32 Jahre weigerte sich der rumänische Stardirigent Sergiu Celibidache, Schallplatten aufzunehmen. Jetzt warf er sein Prinzip über Bord.

Kinderhilfswerk

Man könnte meinen, er sei das Großmaul der Musikwelt. Wenn er etwa in einer Fernsehdiskussion demonstriert, wie Herbert von Karajan Ludwig van Beethovens Fünfte "für Frau Schneider in der ersten Reihe dirigiert und dabei wichtige Details außer acht läßt", dann sieht man seinen lausbübisch blitzenden Augen an, wie sehr er seine Bosheit genießt. Wer Sergiu Celibidaches Dirigierkurs in Trier erlebt hat, könnte ihn für den Schleifer Platzek der Musikszene halten. Die armen Eleven machen in seinen Augen jede, aber auch jede Handbewegung verkehrt.

Doch der Schein trügt. Die aus aller Welt angereisten Schüler erhalten bei dem heute 68jährigen Maestro entscheidende Impulse. Und hinter der Grobheit, mit der dieser Exzentriker Wahrheiten und Übertreibungen serviert, verbergen sich übergroße Sensibilität und ein weiches Gemüt. Der gebürtige Rumäne Celibidache ist zweifellos einer der bedeutendsten Dirigenten seiner Generation. Und er hat - wie er jetzt bewies - ein Herz für Kinder.

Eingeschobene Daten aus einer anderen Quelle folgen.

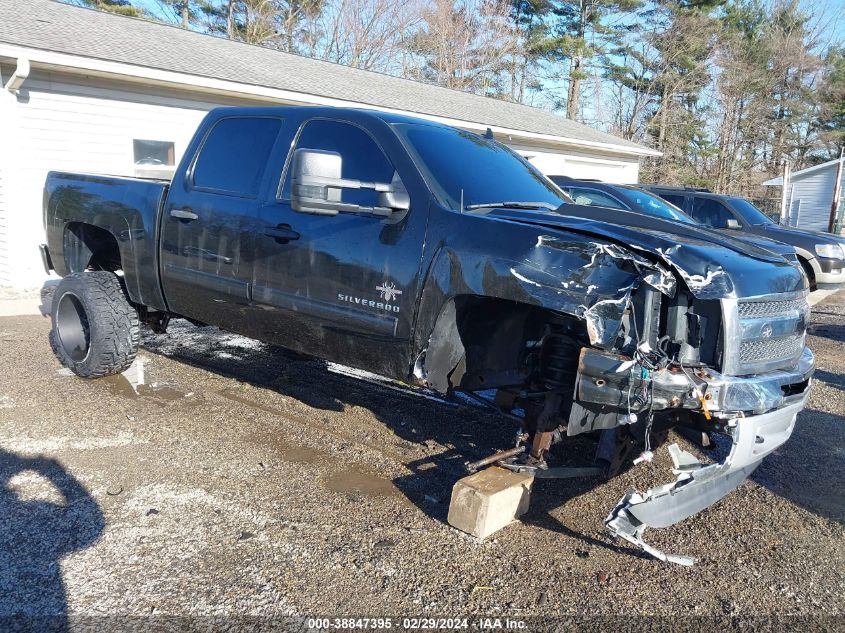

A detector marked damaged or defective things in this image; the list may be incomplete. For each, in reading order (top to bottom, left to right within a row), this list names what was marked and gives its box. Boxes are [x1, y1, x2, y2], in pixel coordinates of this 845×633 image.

crumpled hood [484, 204, 800, 300]
damaged front end of truck [416, 212, 812, 564]
detached chrome bumper [604, 388, 808, 564]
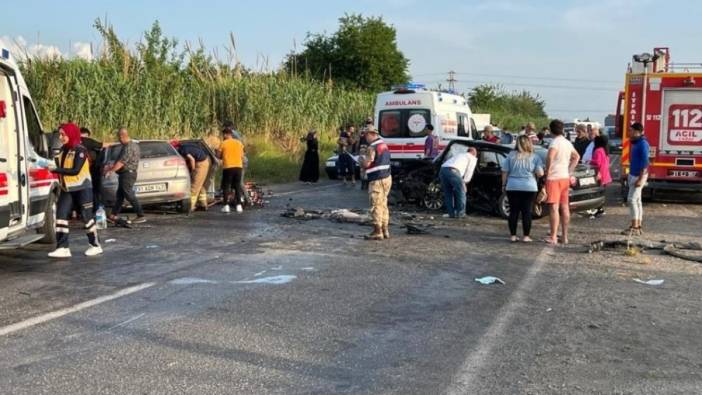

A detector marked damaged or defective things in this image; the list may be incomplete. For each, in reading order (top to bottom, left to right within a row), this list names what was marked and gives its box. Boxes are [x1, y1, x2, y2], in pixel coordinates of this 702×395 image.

dark damaged car [394, 140, 608, 220]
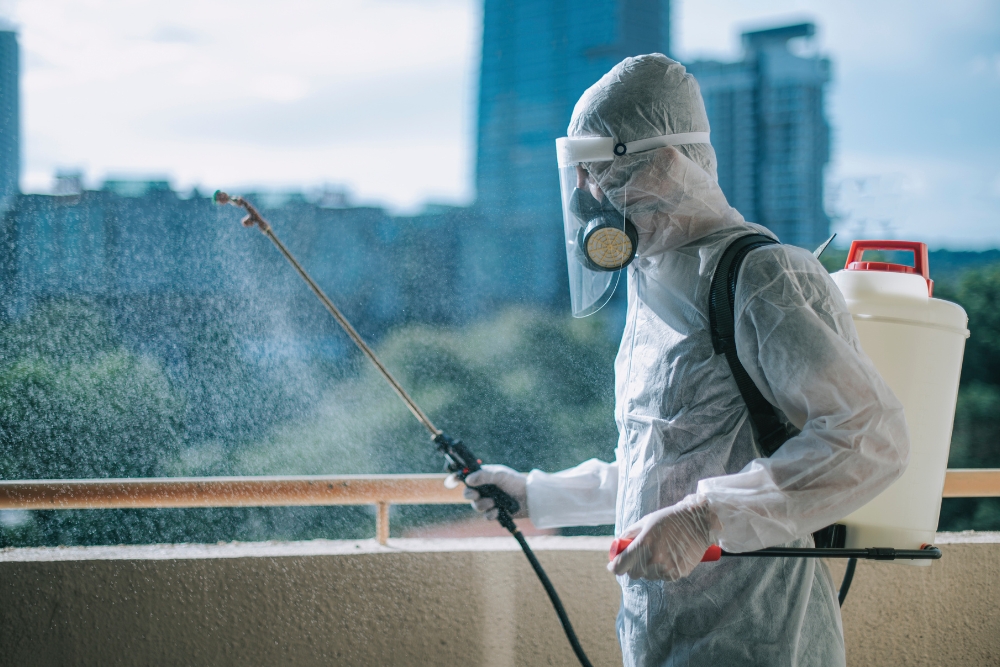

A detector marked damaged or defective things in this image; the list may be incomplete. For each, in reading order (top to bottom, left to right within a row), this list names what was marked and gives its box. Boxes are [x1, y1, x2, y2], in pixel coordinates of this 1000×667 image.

Um die Kinderhilfsorganisation UNICEF zu unterstützen, ist er sogar wortbrüchig geworden. Eines seiner hehrsten Prinzipien seit 1948 lautete nämlich: "Nie wieder mache ich eine Schallplatte". Jetzt ist doch eine auf dem Markt, und sie ist die vorläufig erste und möglichweise einzige Frucht des Wortbruchs: "Der Taschengarten". Celibidache dirigiert Celibidache. Das 1979 uraufgeführte Dreiviertelstunden-Werk hat er Kindern zugedacht, die keinen Spielgarten haben.

Wenn der auch bei Wohltätigkeitsplatten nicht alltägliche Verzicht auf sämtliche Tantiemen - Celibidache und Mediaphon-Boß Dr. Udo Unger lassen pro verkaufter Platte den Rekord-Beitrag von fünf Mark an die Kinderhilfsorganisation UNICEF überweisen - Selbstlosigkeit beweist. so darf man doch ein Stückchen Eitelkeit, sich endlich als Komponist präsentieren zu lönnen, als legitime Eigenmotivation verbuchen.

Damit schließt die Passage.